### Extrait du document
===============
La crise. Financière et alimentaire. Voilà ce qui conduit la Corée du Sud et bien d'autres gouvernements à conclure des accords avec les Etats parmi les plus pauvres du monde. La débâcle des marchés boursiers, l'implosion des fonds spéculatifs, la déroute des grandes institutions financières incitent les conglomérats à se tourner vers le foncier, valeur refuge, comme le sont parfois l'or ou la pierre. Dans un même temps, le prix des denrées alimentaires a connu une augmentation sans précédent ces dernières années. Cette flambée des cours a conduit à des émeutes de la faim dans de nombreuses parties du monde... et à un regain d'intérêt pour l'agro-business. Il est soudain devenu rentable d'acheter des terres et de les exploiter. Les grands groupes ont été soutenus, parfois poussés, par leur pays.
===============
### Données enregistrées

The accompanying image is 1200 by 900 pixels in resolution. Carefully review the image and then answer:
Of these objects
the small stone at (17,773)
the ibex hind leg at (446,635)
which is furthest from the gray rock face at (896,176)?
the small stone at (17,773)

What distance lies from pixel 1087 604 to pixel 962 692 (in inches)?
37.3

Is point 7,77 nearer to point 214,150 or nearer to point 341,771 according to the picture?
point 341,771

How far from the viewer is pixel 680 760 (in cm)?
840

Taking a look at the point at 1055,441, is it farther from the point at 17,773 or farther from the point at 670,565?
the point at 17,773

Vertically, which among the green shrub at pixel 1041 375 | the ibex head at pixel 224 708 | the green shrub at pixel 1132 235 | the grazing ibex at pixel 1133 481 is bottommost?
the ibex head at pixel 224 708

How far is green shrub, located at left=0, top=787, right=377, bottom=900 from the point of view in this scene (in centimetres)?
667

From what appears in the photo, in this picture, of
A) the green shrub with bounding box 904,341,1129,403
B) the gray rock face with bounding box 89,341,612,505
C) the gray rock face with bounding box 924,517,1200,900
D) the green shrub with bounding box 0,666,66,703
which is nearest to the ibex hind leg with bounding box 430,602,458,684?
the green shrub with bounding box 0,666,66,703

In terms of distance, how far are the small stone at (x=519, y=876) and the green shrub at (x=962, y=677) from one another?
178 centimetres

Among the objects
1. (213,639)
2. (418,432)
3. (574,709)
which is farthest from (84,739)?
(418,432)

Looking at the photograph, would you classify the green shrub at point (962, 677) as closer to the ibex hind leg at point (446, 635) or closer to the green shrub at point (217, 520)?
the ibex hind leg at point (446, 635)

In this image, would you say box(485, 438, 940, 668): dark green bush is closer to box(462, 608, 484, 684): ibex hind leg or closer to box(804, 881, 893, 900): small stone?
===============
### Objectif de la tâche
Restituez en entier l'extrait du document sur la crise et la ruée vers les terres agricoles, sans y changer un seul mot.

### Solution détaillée
La crise. Financière et alimentaire. Voilà ce qui conduit la Corée du Sud et bien d'autres gouvernements à conclure des accords avec les Etats parmi les plus pauvres du monde. La débâcle des marchés boursiers, l'implosion des fonds spéculatifs, la déroute des grandes institutions financières incitent les conglomérats à se tourner vers le foncier, valeur refuge, comme le sont parfois l'or ou la pierre. Dans un même temps, le prix des denrées alimentaires a connu une augmentation sans précédent ces dernières années. Cette flambée des cours a conduit à des émeutes de la faim dans de nombreuses parties du monde... et à un regain d'intérêt pour l'agro-business. Il est soudain devenu rentable d'acheter des terres et de les exploiter. Les grands groupes ont été soutenus, parfois poussés, par leur pays.